A questo si riferisce il titolo del suo breve e polemico
libro La scopa di don Abbondio (Laterza). Una scopa che nei Promessi
sposi di Alessandro Manzoni era la peste, evento cataclismatico per
eccellenza. Anche senza chiamare in causa agenti biologici come le
epidemie che facevano strage di umili e potenti nei secoli passati, la
storia è tuttora capace di riservare sorprese sgradite perfino ai ceti
dominanti più sicuri di sé.
Quanto al presente tuttavia l’analisi
del filologo classico, firma di spicco del «Corriere», è alquanto cupa.
Canfora dà ormai per spacciata la democrazia politica, che a suo avviso
«scivola sempre più tra le entità archeologiche». E come unica
alternativa alla tecnocrazia delle élite finanziarie, eurocratiche o
cosmopolite, vede avanzare le forze populiste, che a suo avviso si
possono appropriatamente definire «movimenti fascistici».
Al di là
delle ovvie differenze storiche con la prima metà del Novecento, tempo
di rivoluzioni e guerre mondiali, si possono individuare, secondo
Canfora, almeno due punti comuni tra le attuali destre
anti-establishment e le camicie nere, o brune, di quel periodo funesto.
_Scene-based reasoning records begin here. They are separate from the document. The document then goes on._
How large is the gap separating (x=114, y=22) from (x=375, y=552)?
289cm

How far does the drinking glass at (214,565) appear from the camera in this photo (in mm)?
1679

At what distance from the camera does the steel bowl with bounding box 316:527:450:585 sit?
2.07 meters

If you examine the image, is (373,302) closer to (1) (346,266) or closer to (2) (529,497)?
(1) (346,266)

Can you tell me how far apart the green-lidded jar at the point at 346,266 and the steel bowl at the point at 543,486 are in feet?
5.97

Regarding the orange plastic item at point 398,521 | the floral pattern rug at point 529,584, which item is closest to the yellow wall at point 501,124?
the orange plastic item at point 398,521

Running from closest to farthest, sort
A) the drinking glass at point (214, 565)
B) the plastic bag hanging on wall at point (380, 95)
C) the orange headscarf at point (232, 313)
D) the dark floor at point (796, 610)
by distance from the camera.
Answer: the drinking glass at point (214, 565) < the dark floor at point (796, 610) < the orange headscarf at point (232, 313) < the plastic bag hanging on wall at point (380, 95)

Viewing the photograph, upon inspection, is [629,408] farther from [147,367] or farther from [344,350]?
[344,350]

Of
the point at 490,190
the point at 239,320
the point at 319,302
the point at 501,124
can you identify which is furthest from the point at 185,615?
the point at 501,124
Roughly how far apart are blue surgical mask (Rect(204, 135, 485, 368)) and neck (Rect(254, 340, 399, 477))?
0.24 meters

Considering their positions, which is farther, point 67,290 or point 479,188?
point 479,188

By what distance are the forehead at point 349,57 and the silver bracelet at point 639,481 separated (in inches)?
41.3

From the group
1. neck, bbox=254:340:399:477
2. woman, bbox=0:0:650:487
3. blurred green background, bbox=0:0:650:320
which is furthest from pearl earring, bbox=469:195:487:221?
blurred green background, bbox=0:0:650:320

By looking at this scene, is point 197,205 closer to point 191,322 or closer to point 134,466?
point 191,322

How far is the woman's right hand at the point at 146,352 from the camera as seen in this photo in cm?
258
Uno è l’insistenza sul richiamo nazionalista, ieri indirizzato a scopi
di espansione territoriale, oggi rivolto soprattutto contro gli
immigrati dai Paesi poveri. L’altro è la consapevolezza, ben viva a suo
tempo nell’ex socialista Benito Mussolini, della necessità di garantire
alle masse popolari una certa protezione sociale, senza urtare troppo
gli interessi del grande capitale, ma ponendo limiti al mercato e
rifiutando i vincoli dell’austerità finanziaria.
Nel frattempo la
sinistra è sparita, denuncia Canfora, o quanto meno ha rinunciato a far
valere le sue ragioni, per cui i lavoratori si sono trovati senza alcuna
rappresentanza credibile ed è risultato quindi agevole per la destra
più accanita «lucrare su un disagio vero (e senza prevedibile
riscatto)».
Anche se l’autore non lo formula apertamente, viene
spontaneo il paragone tra questo squilibrio e la situazione che Canfora
stesso descrive nel capitolo del libro dedicato alle grandi religioni
monoteistiche. Oggi il Cristianesimo, osserva, si è profondamente
trasformato e forse snaturato, un po’ come è avvenuto alla sinistra,
perché di fatto ha rinunciato al monopolio assoluto della verità e della
salvezza sulla base di credenze indefettibili. È diventato insomma «una
quasi-filosofia deistico-illuminista», che vede gli altri culti come
vie diverse, ma legittime, per entrare in contatto con la trascendenza.
Ben
differente la condizione dell’Islam, più somigliante alla destra
populista per il suo atteggiamento conflittuale (da un parte la lotta
tra sunniti e sciiti, dall’altra il potenziale scontro tra i
nazionalismi dentro l’Unione Europea) e soprattutto per la tendenza al
«massimo di aggressività verso l’esterno». Per gli integralisti
musulmani contro «atei, ebrei e crociati», per i sovranisti contro il
comodo capro espiatorio costituito dai residenti stranieri.